Das Thema um die Nazis ist im ersten Teil abgehandelt worden. Es ist aber auf jeden Fall ein Science-Fiction/Action-Film. Der Humor ist sehr düster. Genau diese Art von schwarzem Humor, die mir liegt. Slapstick-Comedy ist nicht so mein Fall. Visuell ist der Film gigantisch. Der Look ist sehr an den Marvel-Film orientiert, hat aber nur ein zehnprozentiges Budget. Quasi das Budget, was ein Marvel-Film für das Catering springen lässt (lacht).

Beim ersten Iron Sky hatte ein amerikanischer Freund von mir die Befürchtung, dass wir sämtliche amerikanische Zuschauer in der Szene verlieren könnten, wo wir die Freiheitsstatue zerbomben, da es so ein starkes Symbol für die Amerikaner ist.

Dann hat der Film aber trotz aller Erwartungen einen Kult-Status erlangt und erfreut sich einer großen weltweiten Fanbase.

Iron Sky hatte damals ein Budget von 7,5 Millionen. Eingespielt hat er in den Kinos 8,1 Millionen. Der Erfolg war damals also da, aber nicht so, wie man es sich vorgestellt hat. Was hat sich zu Teil 1 denn verbessert, das eine Steigerung der Zuschauer vermuten lassen könnte?

International hat der erste Teil einen größeren Erfolg als hier in Deutschland verzeichnet. In England ist Iron Sky damals als erstes angelaufen. Alle anderen Länder haben die Kinoveröffentlichung erst danach angesetzt. Am zweiten Tag gab es den Film dann schon in DVD-Qualität im Internet und unsere technikversierte Zielgruppe hat sich den Film natürlich sofort heruntergeladen. Deshalb ist der finanzielle Erfolg etwas auf der Strecke geblieben. Der amerikanische Verleih hat den Film natürlich sofort an Netflix verkauft.

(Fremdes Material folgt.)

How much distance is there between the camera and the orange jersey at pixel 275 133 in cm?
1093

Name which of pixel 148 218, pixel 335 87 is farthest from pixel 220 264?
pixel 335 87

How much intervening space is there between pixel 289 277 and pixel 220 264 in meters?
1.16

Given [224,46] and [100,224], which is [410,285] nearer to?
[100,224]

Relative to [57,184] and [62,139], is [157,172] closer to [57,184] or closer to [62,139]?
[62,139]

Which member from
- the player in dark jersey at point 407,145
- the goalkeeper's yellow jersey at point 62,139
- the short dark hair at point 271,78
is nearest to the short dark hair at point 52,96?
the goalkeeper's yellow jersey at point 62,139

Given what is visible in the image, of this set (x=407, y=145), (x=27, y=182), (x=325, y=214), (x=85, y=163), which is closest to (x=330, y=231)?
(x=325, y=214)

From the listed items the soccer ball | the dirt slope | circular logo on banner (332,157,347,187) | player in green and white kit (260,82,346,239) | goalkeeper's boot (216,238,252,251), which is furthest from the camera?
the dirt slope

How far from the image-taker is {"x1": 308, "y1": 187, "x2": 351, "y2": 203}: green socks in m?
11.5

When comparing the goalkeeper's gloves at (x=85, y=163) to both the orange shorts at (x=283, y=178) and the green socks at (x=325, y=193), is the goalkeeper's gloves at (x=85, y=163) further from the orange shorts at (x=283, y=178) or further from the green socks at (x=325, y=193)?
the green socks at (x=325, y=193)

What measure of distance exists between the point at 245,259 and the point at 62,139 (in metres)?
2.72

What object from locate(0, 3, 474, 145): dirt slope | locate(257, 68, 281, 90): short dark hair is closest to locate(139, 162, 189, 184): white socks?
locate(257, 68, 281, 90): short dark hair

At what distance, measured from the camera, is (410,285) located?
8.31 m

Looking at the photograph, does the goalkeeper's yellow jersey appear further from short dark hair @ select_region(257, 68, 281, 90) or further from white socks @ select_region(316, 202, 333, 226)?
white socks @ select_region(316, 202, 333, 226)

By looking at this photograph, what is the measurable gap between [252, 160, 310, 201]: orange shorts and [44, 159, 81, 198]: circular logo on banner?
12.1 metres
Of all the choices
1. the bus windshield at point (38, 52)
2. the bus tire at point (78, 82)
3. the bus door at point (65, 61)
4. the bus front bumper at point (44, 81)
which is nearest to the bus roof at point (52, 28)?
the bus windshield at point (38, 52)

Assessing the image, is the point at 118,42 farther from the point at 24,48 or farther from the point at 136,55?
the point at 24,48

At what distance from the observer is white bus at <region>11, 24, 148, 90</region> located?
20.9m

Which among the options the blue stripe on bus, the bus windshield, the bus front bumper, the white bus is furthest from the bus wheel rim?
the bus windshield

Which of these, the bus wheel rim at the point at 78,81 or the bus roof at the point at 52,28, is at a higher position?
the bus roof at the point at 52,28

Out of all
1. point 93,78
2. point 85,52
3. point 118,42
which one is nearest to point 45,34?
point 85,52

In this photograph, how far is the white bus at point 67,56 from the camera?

Mein IMDB-Rating war aber auf einmal auf Platz 45. Davon musste ich schnell einen Screenshot machen, um diesen Moment festzuhalten. (lacht)

Mit dem dreifachen Budget wuchs auch der Druck am Set perfekt zu performen. Da war ich froh, dass ich den Regisseur schon so gut durch den ersten Teil kannte. Durch die Vertrauensbasis haben wir uns bei den Regieanweisungen fast blind verstanden. Seitens der Produktion und Regie gab es noch einen viel größeren Erfolgsdruck. Gedreht haben wir knappe eineinhalb Monate.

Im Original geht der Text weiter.